The classical trade-off between equity and efficiency is central to income tax policy.
On the one hand, higher taxes imply more resources to redistribute; but on the other hand, they might negatively affect incentives to work and the reporting of income itself.
The design of tax and transfer policies, therefore, requires estimating the magnitude of behavioural responses to tax rate changes. Roughly speaking, the larger the responses to taxation, the smaller optimal tax rates should be.
What is the elasticity of taxable income? Why are deductions so crucial?
The elasticity of taxable income (ETI) summarises different types of behavioural responses to income taxation. This includes real economic responses (for example, labour supply adjustments), tax avoidance (such as legally claiming deductions or income shifting between tax bases) and illegal tax evasion behaviour. If we increase the marginal tax rate by one per cent, the ETI measures by how much an individual adjusts his or her income in response to a change in taxes.
Individuals might change their labour force participation or their working hours. Compared to labour supply elasticities, the ETI does not only account for real economic responses but reporting responses are captured as well.
Since many tax systems offer a range of deductions, they play a crucial role in defining the range of behavioural responses. Individuals may start to (legally) avoid taxes by changing the extent of spending on tax deductibles or they may (illegally) evade taxes by understating their income or claiming unjustified deductions.
Despite the importance and the large body of empirical work, there is little consensus on the magnitude of behavioural responses towards taxation to be used in economic policy analysis.
In my paper, I provide a comprehensive quantitative survey to explain the pattern of estimates found in the empirical literature. In total, I collected 1,720 estimates extracted from 61 studies. My study consists of three parts: (1) a meta-regression analysis; (2) an analysis of the relationship between elasticity estimates and contextual factors; and, (3) an analysis of selective reporting bias.
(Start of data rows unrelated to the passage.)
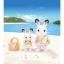ตุ๊กตาซิลวาเนียน ชุดว่ายน้ำ Sylvanian Families Girls' Swimwear Set thumbnail 3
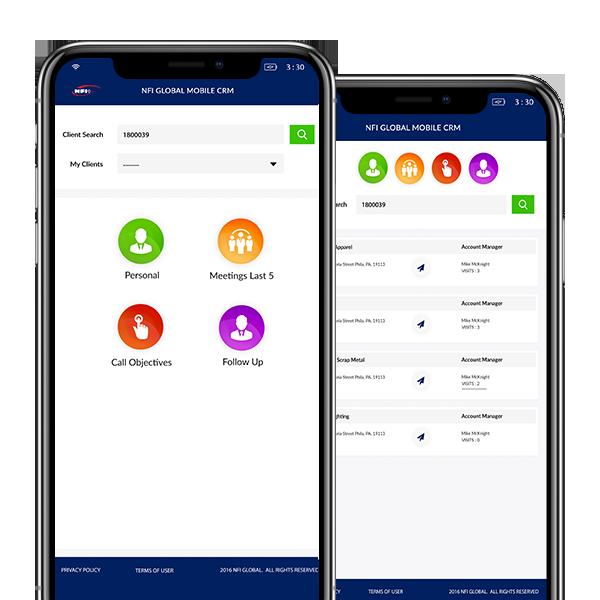 Custom Relationship Management App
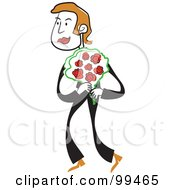 Royalty Free RF Clipart Illustration Of A Man In Black Carrying A Bouquet Of Roses by Prawny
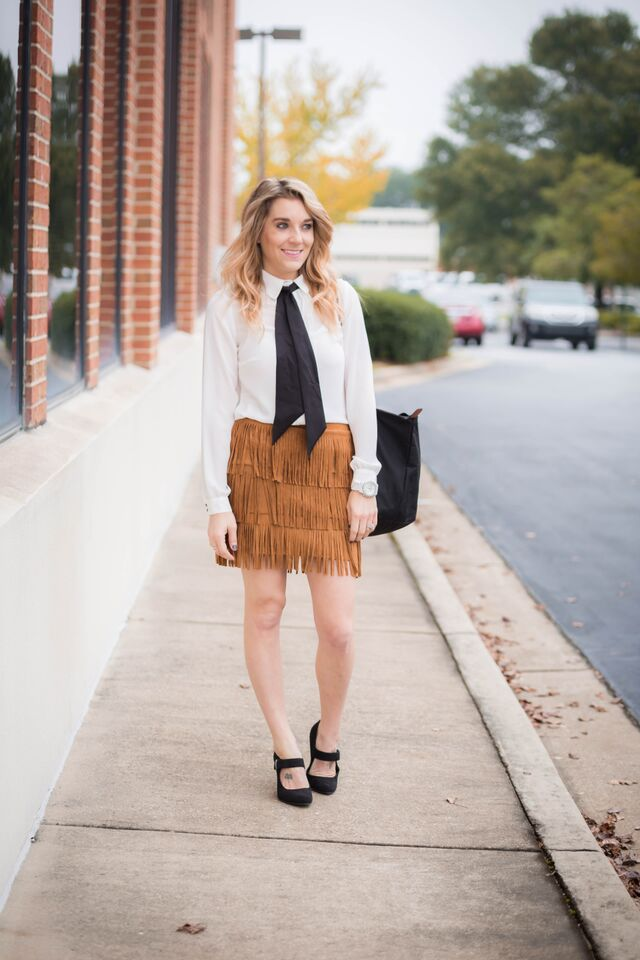 Mixing fringe and the minimalist trend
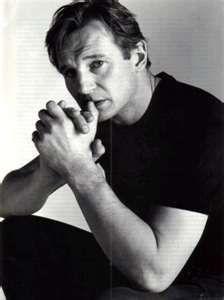 My favorite actor, The Wonderful Mr. Liam Neeson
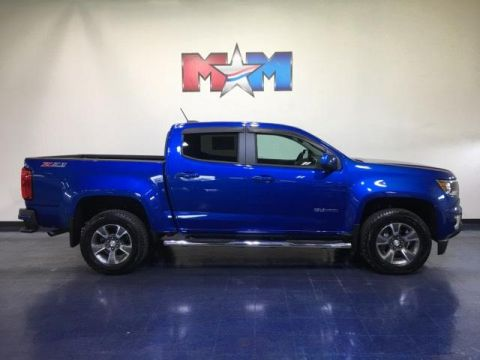 Pre-Owned 2019 Chevrolet Colorado 4WD Crew Cab 128.3 Z71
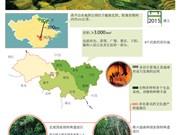图表新闻:越南高平山水地质公园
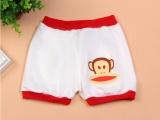 3元夏季儿童短裤 跑量热卖童装纯棉五分裤子厂家批发
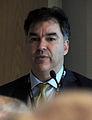 Daniel Zavattiero, Minerals Council of Australia at CARECRC forum, Adelaide (2015).jpg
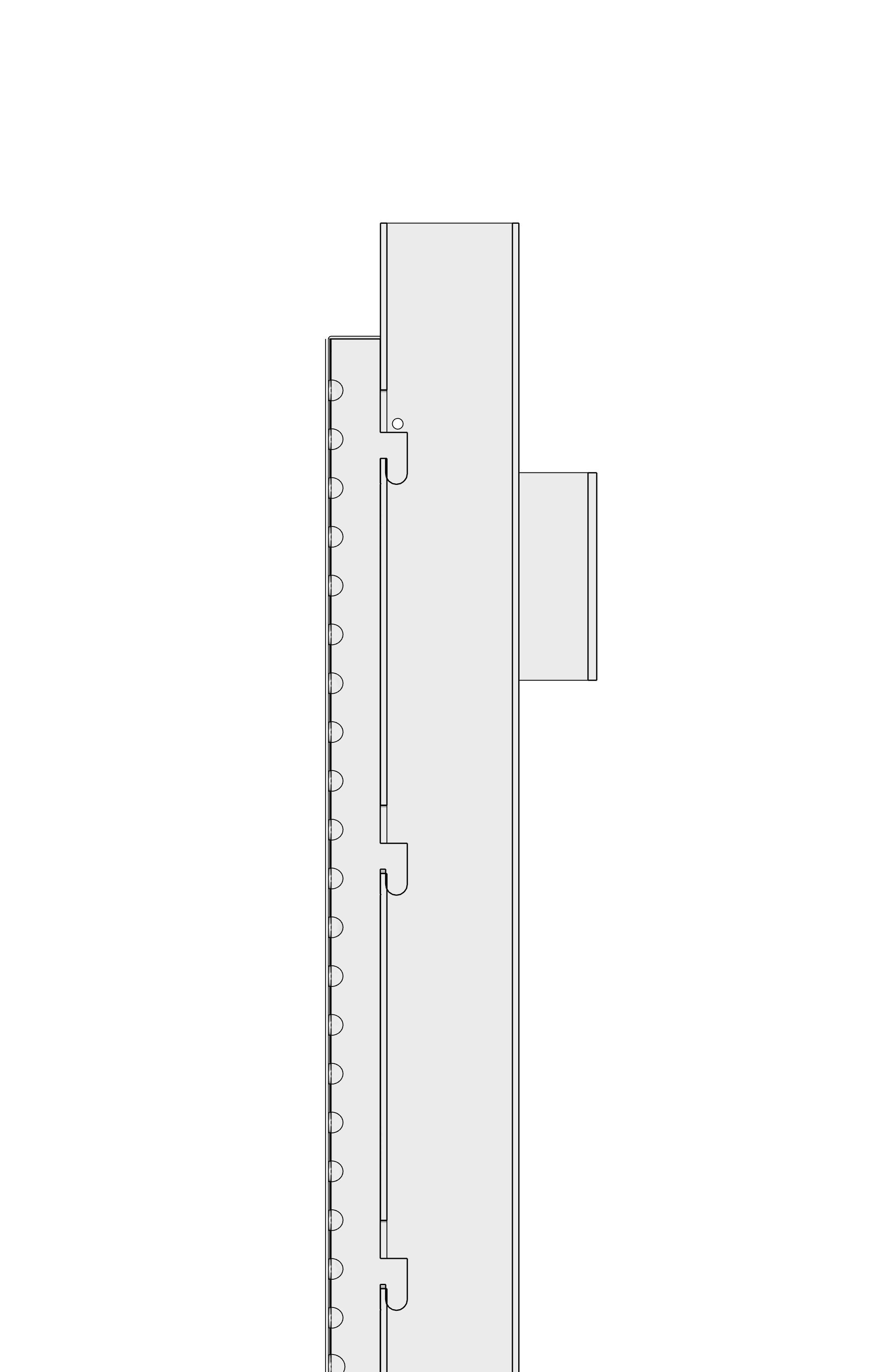 Profile model of installed Drop & Lock panel.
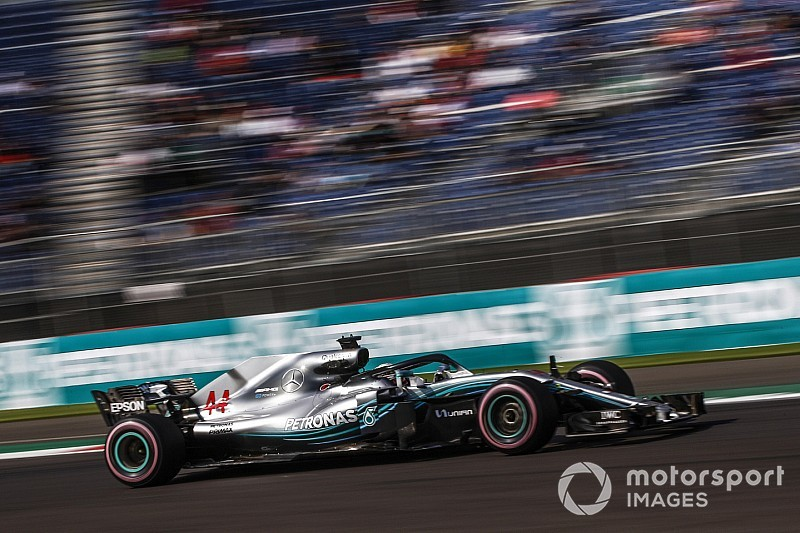 Mercedes had to protect overheating engine in practice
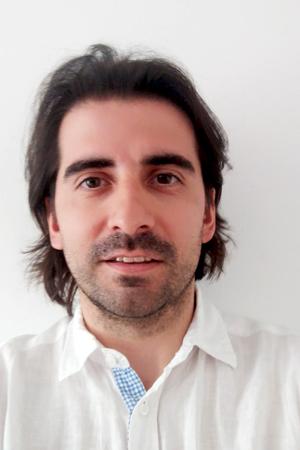 2017 - DpA IdF - Portrait Candidat - 2 tiers - JACOB David - 2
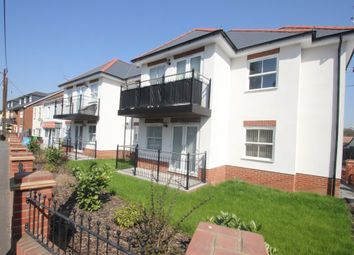 Thumbnail 1 bed flat for sale in The Aldermans, Folly Lane, Hockley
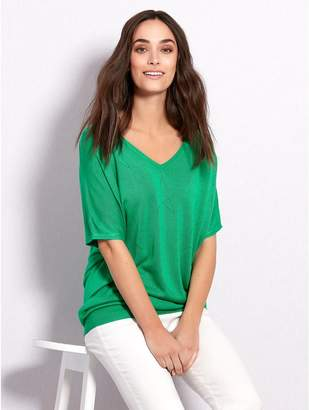 M&Co Star pointelle knit top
To account for the central role of deductions and to disentangle real (or economic) and reporting responses by individuals, I explicitly differentiate between behavioural responses that are based on income concepts with or without tax deductions and allocate all reported elasticities to two subsamples: before and after deduction elasticities. In addition to real economic responses (such as changes in labour supply), after deduction elasticities account for reporting responses.
Figure 1: The distribution of elasticities
Notes: In total, there are 1,720 estimates. The distribution of before deduction elasticities are displayed as a solid line and the corresponding vertical line highlights the mean of 0.287 (N=940). The distribution of after deduction elasticities are displayed with a dashed line and the corresponding mean of 0.403 is highlighted with the vertical dashed line (N=780). Both figures are based on an Epanechnikov kernel with a bandwidth of 0.072.
Figure 1 plots the distribution of elasticities of both subsamples. The vast majority of estimates (90%) lies within an interval of -1 and 1, with a strong propensity to report estimates between 0 and 1 and both distributions reveal an excess mass between 0.7 and 1. The broader range of responses is reflected by larger after deduction elasticities. Within my sample, after deduction elasticities exhibit a mean of 0.403, while before deduction elasticities have a mean of 0.287.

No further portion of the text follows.